The Health Service Executive (HSE) has warned the public to take extra care when it comes to food hygiene.
The HSE has reported an increase in the number of VTEC (E.coli) infections over the last couple of weeks.
The health service has advised the public to be extra careful when handling and preparing food.
VTEC is a strand of E.coli that can be found in the gut of healthy cattle and sheep.
The E-coli infection is a common cause of food poisoning but it can lead to serious health complications.
The advice given by HSE Health Protection Surveillance Centre (HPSC) to avoid contracting the infection, is to always thoroughly wash your hand before and after handling food, wash fruit and vegetables well before consuming them and to ensure minced meats is cooked all the way through.
Minced meat burgers should be cooked to a core temperature of 75 degrees.
In 2013, a study of Irish raw minced beef burgers and minced beef samples taken from retail and catering premises found VTEC had been detected in two and a half percent of samples.
However, the infection can be passed from person-to-person through poor hygiene and poor hand-washing, says HSE.
"This is particularly common among toddlers who are not toilet trained. Family members and playmates of these children are at high risk of becoming infected.
"Any vegetables or fruit that have been contaminated by animal faeces and which are not washed properly before consumption can also cause infection."
In the last two weeks, 96 VTEC cases were recorded, which is three times higher than this time last year.
The Assistant National Director of public health at the HSE, Dr Kevin Kelleher commented on the outbreak, saying:
"While investigations haven't identified a specific reason for the increase in cases we would like to remind people to be careful about food safety during this heatwave to protect themselves against food poisoning.

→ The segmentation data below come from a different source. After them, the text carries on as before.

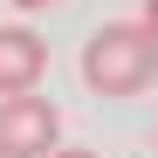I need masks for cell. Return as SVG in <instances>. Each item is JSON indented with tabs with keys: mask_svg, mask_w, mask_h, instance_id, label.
I'll list each match as a JSON object with an SVG mask.
<instances>
[{
	"mask_svg": "<svg viewBox=\"0 0 158 158\" xmlns=\"http://www.w3.org/2000/svg\"><path fill=\"white\" fill-rule=\"evenodd\" d=\"M151 76H158V41L138 21H110L83 41V83L96 96H138L151 89Z\"/></svg>",
	"mask_w": 158,
	"mask_h": 158,
	"instance_id": "6da1fadb",
	"label": "cell"
},
{
	"mask_svg": "<svg viewBox=\"0 0 158 158\" xmlns=\"http://www.w3.org/2000/svg\"><path fill=\"white\" fill-rule=\"evenodd\" d=\"M62 144V110L48 96H0V158H48Z\"/></svg>",
	"mask_w": 158,
	"mask_h": 158,
	"instance_id": "7a4b0ae2",
	"label": "cell"
},
{
	"mask_svg": "<svg viewBox=\"0 0 158 158\" xmlns=\"http://www.w3.org/2000/svg\"><path fill=\"white\" fill-rule=\"evenodd\" d=\"M48 69V41L28 28H0V96H28Z\"/></svg>",
	"mask_w": 158,
	"mask_h": 158,
	"instance_id": "3957f363",
	"label": "cell"
},
{
	"mask_svg": "<svg viewBox=\"0 0 158 158\" xmlns=\"http://www.w3.org/2000/svg\"><path fill=\"white\" fill-rule=\"evenodd\" d=\"M48 158H103V151H89V144H55Z\"/></svg>",
	"mask_w": 158,
	"mask_h": 158,
	"instance_id": "277c9868",
	"label": "cell"
},
{
	"mask_svg": "<svg viewBox=\"0 0 158 158\" xmlns=\"http://www.w3.org/2000/svg\"><path fill=\"white\" fill-rule=\"evenodd\" d=\"M138 28H144V35L158 41V0H144V21H138Z\"/></svg>",
	"mask_w": 158,
	"mask_h": 158,
	"instance_id": "5b68a950",
	"label": "cell"
},
{
	"mask_svg": "<svg viewBox=\"0 0 158 158\" xmlns=\"http://www.w3.org/2000/svg\"><path fill=\"white\" fill-rule=\"evenodd\" d=\"M14 7H28V14H41V7H55V0H14Z\"/></svg>",
	"mask_w": 158,
	"mask_h": 158,
	"instance_id": "8992f818",
	"label": "cell"
}]
</instances>
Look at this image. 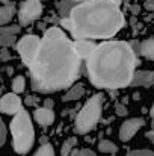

"This hot weather provides the right conditions for bacteria such as VTEC to grow and multiply on foods which can lead to high numbers of cases of food poisoning in adults and children.
"Not washing hands after handling raw meat, not washing fruits and vegetables and undercooking minced meats such as beef burgers are common ways of getting food poisoning at this time of year."
The symptoms of the bug can vary but can include bloody diarrhoea and abdominal cramps.
In some cases, you can have no symptoms at all, but if you do experience them, they will usually last anywhere from five to 10 days.
Furthermore, in 10 percent of cases, the VTEC infection can turn into a more serious complication called Haemolytic Uraemic Syndrome (HUS).
HUS can lead to kidney failure, and occasionally can be fatal.